そのカネヅルはこのパイリン近くでとれるルビー、これを密売することで活動資金を手に入れていた。
ルビーなど宝石類はロスチャイルド財閥の昔からの家業である。
だからポルポト派はアメリカから資金援助を受けていた。
上記写真はカンボジア西部のパイリンと言うところだが、そこからクルマで30分位でタイとの国境に出られる。
 
更に昨年死去したシアヌーク前国王とはポルポト派は血縁関係にあり、その関係でイエン・サリやイエン・シリトは北朝鮮とも深い関係が有る。
 
そこにつながっているのが此奴。
 
恐らくこの空き缶もヤレヤレこれで死人に口なし、そう思っているだろう。
 
 
そんな事で最後に
特別法廷は300人の職員に給与を払えないほどの資金不足
 
こんな話なのだが、この金は誰が出しているのだろう。
この特別法廷、国際スタッフとカンボジア人スタッフで構成されており、協定上諸外国から選ばれた判事・検察官・職員・弁護士等の給与など費用は国連が、カンボジア側の判事・職員などの費用はカンボジアが負担することになっている。

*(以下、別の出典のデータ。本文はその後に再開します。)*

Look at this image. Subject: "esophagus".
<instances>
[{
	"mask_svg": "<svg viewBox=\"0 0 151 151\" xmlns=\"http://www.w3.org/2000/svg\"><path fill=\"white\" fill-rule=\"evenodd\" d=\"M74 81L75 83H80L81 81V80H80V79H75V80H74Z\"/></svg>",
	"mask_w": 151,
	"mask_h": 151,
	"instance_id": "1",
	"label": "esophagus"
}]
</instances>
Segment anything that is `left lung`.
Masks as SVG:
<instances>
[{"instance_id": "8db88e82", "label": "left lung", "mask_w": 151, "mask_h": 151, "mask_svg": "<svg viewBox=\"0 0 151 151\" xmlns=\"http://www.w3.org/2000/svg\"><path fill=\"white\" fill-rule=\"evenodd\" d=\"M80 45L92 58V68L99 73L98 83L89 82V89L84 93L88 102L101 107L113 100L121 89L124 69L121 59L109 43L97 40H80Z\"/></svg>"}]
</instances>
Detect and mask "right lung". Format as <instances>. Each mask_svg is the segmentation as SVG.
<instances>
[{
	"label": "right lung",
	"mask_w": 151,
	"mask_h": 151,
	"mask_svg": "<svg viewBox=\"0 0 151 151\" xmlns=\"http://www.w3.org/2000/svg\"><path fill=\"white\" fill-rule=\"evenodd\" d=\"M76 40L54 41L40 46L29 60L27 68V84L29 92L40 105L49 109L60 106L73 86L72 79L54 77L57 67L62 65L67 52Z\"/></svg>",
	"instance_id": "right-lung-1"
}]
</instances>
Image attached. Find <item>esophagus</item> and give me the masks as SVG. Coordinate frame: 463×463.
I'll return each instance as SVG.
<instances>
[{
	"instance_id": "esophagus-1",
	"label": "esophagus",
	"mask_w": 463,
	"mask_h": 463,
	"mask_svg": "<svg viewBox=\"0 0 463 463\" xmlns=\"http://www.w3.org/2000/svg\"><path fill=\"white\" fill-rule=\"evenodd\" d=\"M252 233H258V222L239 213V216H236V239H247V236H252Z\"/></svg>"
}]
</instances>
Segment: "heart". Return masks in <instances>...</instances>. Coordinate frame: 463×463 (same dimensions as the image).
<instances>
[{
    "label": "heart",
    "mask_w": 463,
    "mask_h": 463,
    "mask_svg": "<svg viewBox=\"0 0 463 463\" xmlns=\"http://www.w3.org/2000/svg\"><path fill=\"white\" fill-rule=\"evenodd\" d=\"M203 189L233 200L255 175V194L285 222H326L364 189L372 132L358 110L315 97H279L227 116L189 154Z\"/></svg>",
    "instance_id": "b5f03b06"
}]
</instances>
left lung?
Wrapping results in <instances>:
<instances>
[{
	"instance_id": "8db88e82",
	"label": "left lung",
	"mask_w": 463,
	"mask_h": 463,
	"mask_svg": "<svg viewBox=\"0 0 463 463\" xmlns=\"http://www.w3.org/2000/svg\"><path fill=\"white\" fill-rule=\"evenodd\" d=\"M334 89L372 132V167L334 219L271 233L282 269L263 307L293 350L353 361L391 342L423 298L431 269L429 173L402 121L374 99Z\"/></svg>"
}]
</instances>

その国連負担分は日本が49%オーストラリア12%、アメリカ9%、ドイツフランス各6%となっている。
更にカンボジア負担分も実際にカンボジアが拠出するのは18%、あとは日本38%、以下そのほかの諸国となっている。
 
日本は断トツ・ぶっちぎりの1位、そしてアメリカの少なさがひときわ目につく。
つまりアメリカフランスはポルポトの大虐殺問題は触れてほしくないのである。
 
この問題はこんな事で闇に消えていくのだろうか。
何十年も前の話ではなく、今現在の問題でもあるようだ。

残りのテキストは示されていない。